PROBLEM STATEMENT.
Repeat the whole listing, keeping every word and every line intact.
━━━━━━━━━━━━━━━━━━━━━━━━━━━━━━
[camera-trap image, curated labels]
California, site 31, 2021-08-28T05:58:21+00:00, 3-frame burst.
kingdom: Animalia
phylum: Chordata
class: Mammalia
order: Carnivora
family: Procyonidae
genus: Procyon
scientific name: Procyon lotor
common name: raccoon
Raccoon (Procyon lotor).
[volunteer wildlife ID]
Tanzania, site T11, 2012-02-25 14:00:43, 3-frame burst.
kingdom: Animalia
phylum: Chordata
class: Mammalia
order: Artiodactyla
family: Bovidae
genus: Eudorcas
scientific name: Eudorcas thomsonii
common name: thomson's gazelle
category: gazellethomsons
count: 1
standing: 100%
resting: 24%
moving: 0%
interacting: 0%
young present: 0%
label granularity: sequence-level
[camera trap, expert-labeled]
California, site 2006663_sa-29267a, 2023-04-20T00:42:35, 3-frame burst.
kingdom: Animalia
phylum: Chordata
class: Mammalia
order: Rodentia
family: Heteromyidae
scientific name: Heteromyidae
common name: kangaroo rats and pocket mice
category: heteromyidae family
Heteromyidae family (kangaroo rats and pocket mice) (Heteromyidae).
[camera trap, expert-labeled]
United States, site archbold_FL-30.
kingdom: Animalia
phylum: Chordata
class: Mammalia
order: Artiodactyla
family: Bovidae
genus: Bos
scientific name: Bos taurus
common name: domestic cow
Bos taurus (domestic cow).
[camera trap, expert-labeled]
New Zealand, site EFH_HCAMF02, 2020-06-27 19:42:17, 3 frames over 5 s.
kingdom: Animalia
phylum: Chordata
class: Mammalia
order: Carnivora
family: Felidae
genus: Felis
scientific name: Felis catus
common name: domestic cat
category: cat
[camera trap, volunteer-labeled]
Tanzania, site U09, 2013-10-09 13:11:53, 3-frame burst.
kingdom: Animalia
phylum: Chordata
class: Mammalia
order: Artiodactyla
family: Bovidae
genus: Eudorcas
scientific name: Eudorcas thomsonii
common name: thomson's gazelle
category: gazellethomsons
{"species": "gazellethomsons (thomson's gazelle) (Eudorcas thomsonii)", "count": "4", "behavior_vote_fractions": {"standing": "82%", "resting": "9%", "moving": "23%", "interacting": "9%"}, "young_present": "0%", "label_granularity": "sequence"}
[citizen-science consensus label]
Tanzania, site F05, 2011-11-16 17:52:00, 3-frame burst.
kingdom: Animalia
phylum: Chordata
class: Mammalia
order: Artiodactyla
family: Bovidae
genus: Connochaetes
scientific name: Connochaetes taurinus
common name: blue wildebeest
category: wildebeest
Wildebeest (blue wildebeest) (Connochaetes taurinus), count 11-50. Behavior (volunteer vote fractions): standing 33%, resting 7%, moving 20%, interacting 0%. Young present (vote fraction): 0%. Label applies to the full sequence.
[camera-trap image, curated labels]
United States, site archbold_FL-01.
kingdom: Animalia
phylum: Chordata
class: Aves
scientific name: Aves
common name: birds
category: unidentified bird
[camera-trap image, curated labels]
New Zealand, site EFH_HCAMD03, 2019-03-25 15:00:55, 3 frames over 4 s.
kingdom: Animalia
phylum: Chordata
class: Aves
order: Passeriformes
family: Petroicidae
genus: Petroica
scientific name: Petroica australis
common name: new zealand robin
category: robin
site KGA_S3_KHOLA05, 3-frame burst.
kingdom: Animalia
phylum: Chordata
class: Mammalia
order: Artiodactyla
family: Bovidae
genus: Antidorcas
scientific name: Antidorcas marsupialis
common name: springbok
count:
━━━━━━━━━━━━━━━━━━━━━━━━━━━━━━
SOLUTION.
[camera-trap image, curated labels]
California, site 31, 2021-08-28T05:58:21+00:00, 3-frame burst.
kingdom: Animalia
phylum: Chordata
class: Mammalia
order: Carnivora
family: Procyonidae
genus: Procyon
scientific name: Procyon lotor
common name: raccoon
Raccoon (Procyon lotor).
[volunteer wildlife ID]
Tanzania, site T11, 2012-02-25 14:00:43, 3-frame burst.
kingdom: Animalia
phylum: Chordata
class: Mammalia
order: Artiodactyla
family: Bovidae
genus: Eudorcas
scientific name: Eudorcas thomsonii
common name: thomson's gazelle
category: gazellethomsons
count: 1
standing: 100%
resting: 24%
moving: 0%
interacting: 0%
young present: 0%
label granularity: sequence-level
[camera trap, expert-labeled]
California, site 2006663_sa-29267a, 2023-04-20T00:42:35, 3-frame burst.
kingdom: Animalia
phylum: Chordata
class: Mammalia
order: Rodentia
family: Heteromyidae
scientific name: Heteromyidae
common name: kangaroo rats and pocket mice
category: heteromyidae family
Heteromyidae family (kangaroo rats and pocket mice) (Heteromyidae).
[camera trap, expert-labeled]
United States, site archbold_FL-30.
kingdom: Animalia
phylum: Chordata
class: Mammalia
order: Artiodactyla
family: Bovidae
genus: Bos
scientific name: Bos taurus
common name: domestic cow
Bos taurus (domestic cow).
[camera trap, expert-labeled]
New Zealand, site EFH_HCAMF02, 2020-06-27 19:42:17, 3 frames over 5 s.
kingdom: Animalia
phylum: Chordata
class: Mammalia
order: Carnivora
family: Felidae
genus: Felis
scientific name: Felis catus
common name: domestic cat
category: cat
[camera trap, volunteer-labeled]
Tanzania, site U09, 2013-10-09 13:11:53, 3-frame burst.
kingdom: Animalia
phylum: Chordata
class: Mammalia
order: Artiodactyla
family: Bovidae
genus: Eudorcas
scientific name: Eudorcas thomsonii
common name: thomson's gazelle
category: gazellethomsons
{"species": "gazellethomsons (thomson's gazelle) (Eudorcas thomsonii)", "count": "4", "behavior_vote_fractions": {"standing": "82%", "resting": "9%", "moving": "23%", "interacting": "9%"}, "young_present": "0%", "label_granularity": "sequence"}
[citizen-science consensus label]
Tanzania, site F05, 2011-11-16 17:52:00, 3-frame burst.
kingdom: Animalia
phylum: Chordata
class: Mammalia
order: Artiodactyla
family: Bovidae
genus: Connochaetes
scientific name: Connochaetes taurinus
common name: blue wildebeest
category: wildebeest
Wildebeest (blue wildebeest) (Connochaetes taurinus), count 11-50. Behavior (volunteer vote fractions): standing 33%, resting 7%, moving 20%, interacting 0%. Young present (vote fraction): 0%. Label applies to the full sequence.
[camera-trap image, curated labels]
United States, site archbold_FL-01.
kingdom: Animalia
phylum: Chordata
class: Aves
scientific name: Aves
common name: birds
category: unidentified bird
[camera-trap image, curated labels]
New Zealand, site EFH_HCAMD03, 2019-03-25 15:00:55, 3 frames over 4 s.
kingdom: Animalia
phylum: Chordata
class: Aves
order: Passeriformes
family: Petroicidae
genus: Petroica
scientific name: Petroica australis
common name: new zealand robin
category: robin
site KGA_S3_KHOLA05, 3-frame burst.
kingdom: Animalia
phylum: Chordata
class: Mammalia
order: Artiodactyla
family: Bovidae
genus: Antidorcas
scientific name: Antidorcas marsupialis
common name: springbok
count:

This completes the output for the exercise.